Yani 2050 yılında 18,6 milyon insan kanserden ölebilir!
Bu 18.6 milyonun arasında olmak istemiyorsanız, kanser ölümlerinin değiştirilebilir risklerinden uzak durmanız gerekiyor. Uzak durmanız gerekenler; tütün, alkol, mesleki riskler, obezite, yüksek kan şekeri ve hava kirliliği.
Bu etkenler erkeklerde kanserle ölümlerin yüzde 46'sında, kadınlarda ise yüzde 36'sında rol oynuyor.
***
KALİTESİZ ÇAY VE KAHVEYİ ÇOK SEVİYORUZ!
Tarım ve Orman Bakanlığı'nın taklit ve tağşiş listesinde Rize'de üretilen bir çayda gıda boyası olduğu ortaya çıktı.
Konuşulmuyor ama bazı markalarda çayın toz oranı da yüksek.
Sanırım ünlü tarihçi İlber Ortaylı, Türkiye'deki çayların Hindistan, Çin, Sri Lanka'dan gelenlere göre kalitesinin düşük olmasından bahsederken çaydaki toz oranına dikkat çekmeye çalışıyordu.
Elbette çayın kalitelisi tropikal bölgelerde yetişiyor.
Bizde bu iklime en yakın bölge olan Doğu Karadeniz'de de ilk kuru çay üretimi 1938 yılında gerçekleştirildi.

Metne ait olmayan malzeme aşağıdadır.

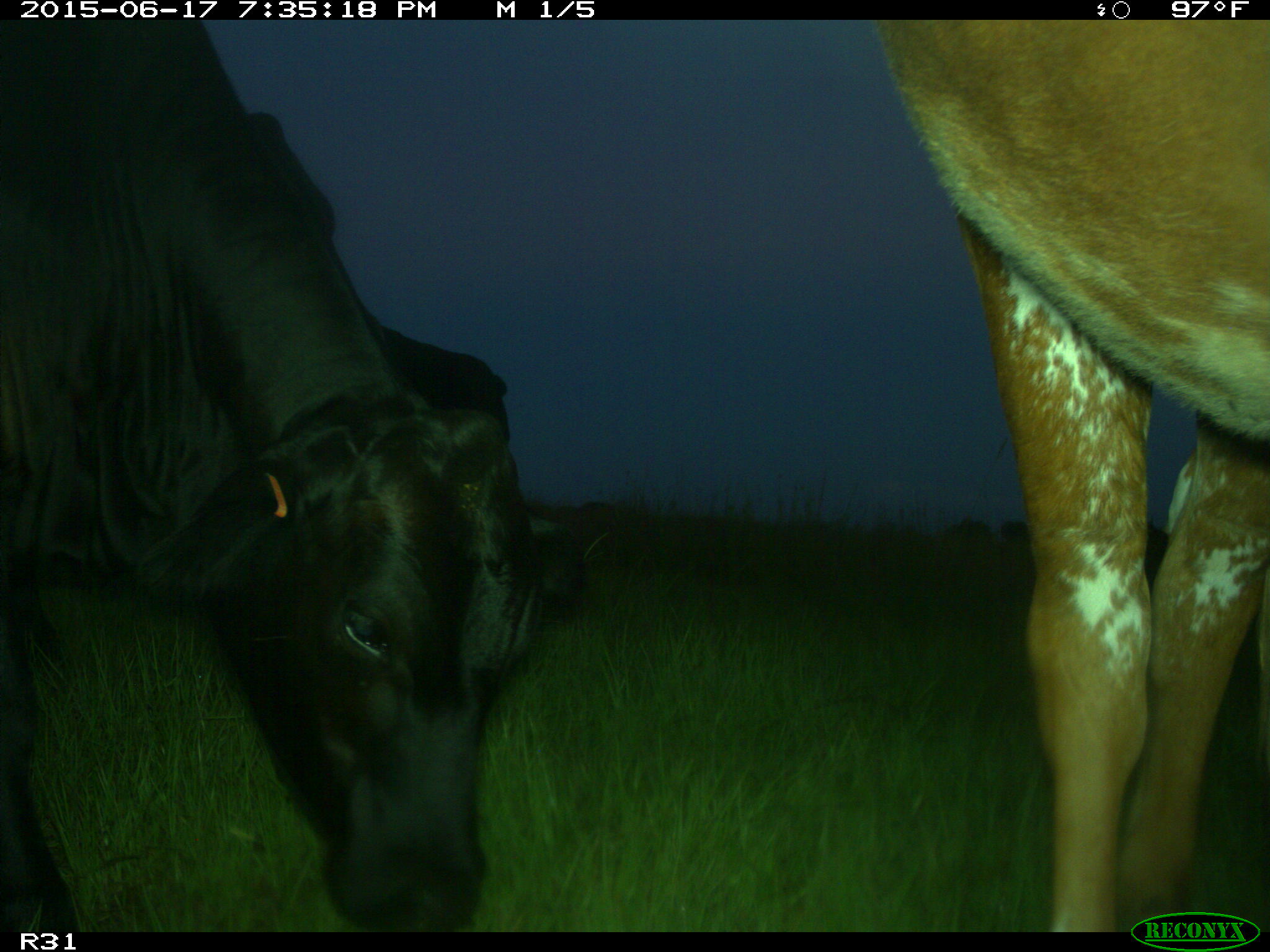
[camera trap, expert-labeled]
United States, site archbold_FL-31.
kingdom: Animalia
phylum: Chordata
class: Mammalia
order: Artiodactyla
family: Bovidae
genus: Bos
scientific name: Bos taurus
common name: domestic cow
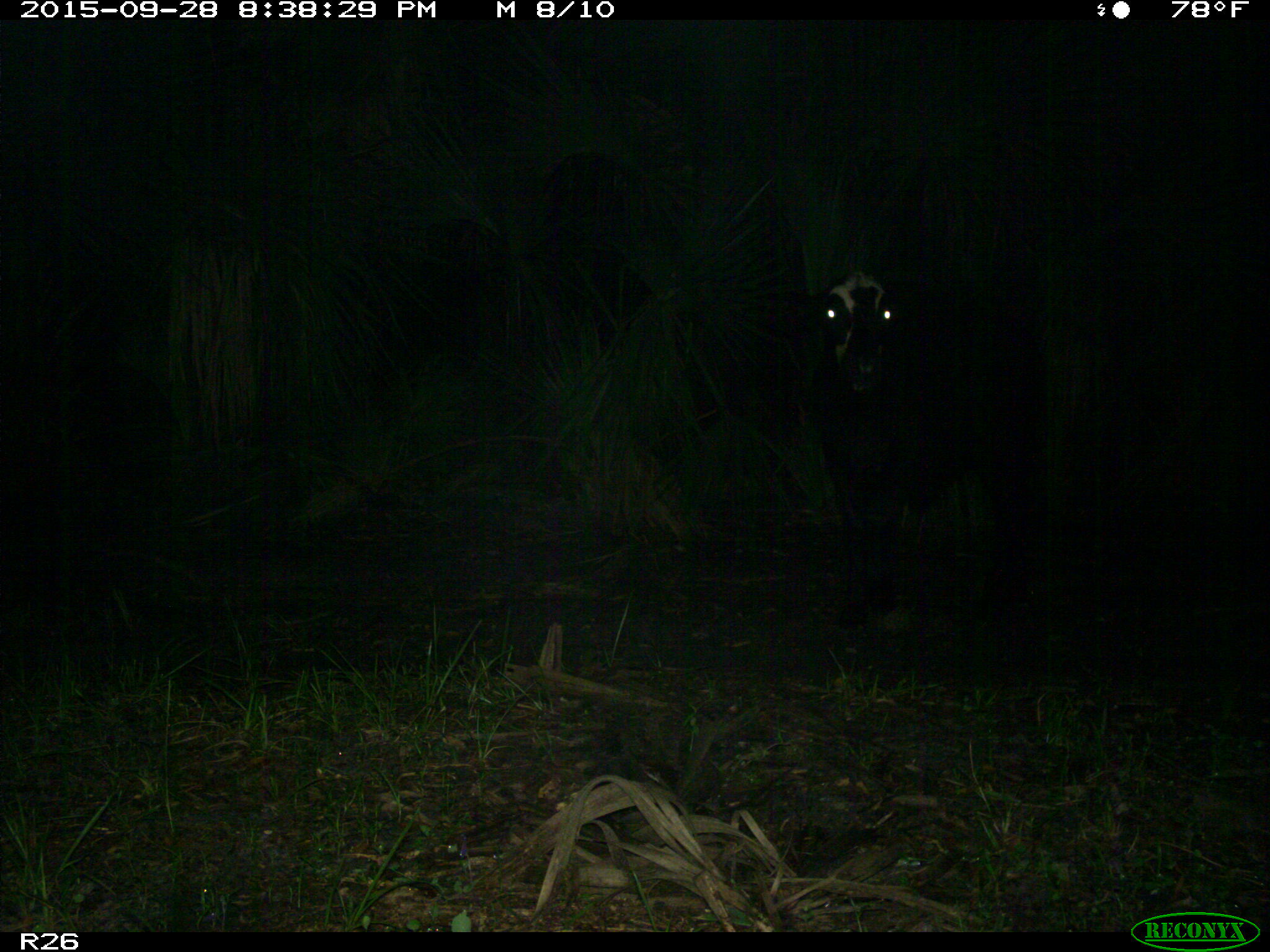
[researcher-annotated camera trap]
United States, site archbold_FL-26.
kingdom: Animalia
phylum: Chordata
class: Mammalia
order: Artiodactyla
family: Bovidae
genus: Bos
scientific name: Bos taurus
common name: domestic cow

Türk halkı zamanla çayı o kadar çok sevdi ki, şu an Dünyada yılık kişi başı çay tüketiminde Türkiye 3,5 kilogramla birinci sırada.
Ancak çayımız, tropikal bölgelerde üretilen 'Seylan çayı' kadar kaliteli değil.
Ülkemizde üretilen daha büyük yapraklı kaliteli çay genelde yurtdışına satılıyor.
Çünkü yıllarca toz oranı yüksek çay içmeye alıştığımız ve damak zevkimiz bu yönde geliştiği için kaliteli, büyük yapraklı çay talep edilmiyor!
Talep olmayınca, arz gerçekleşmiyor.
Türk kahvesinde de durum aynı. Türk kahvesi denilen şey aslında kahvenin hazırlanış yöntemi!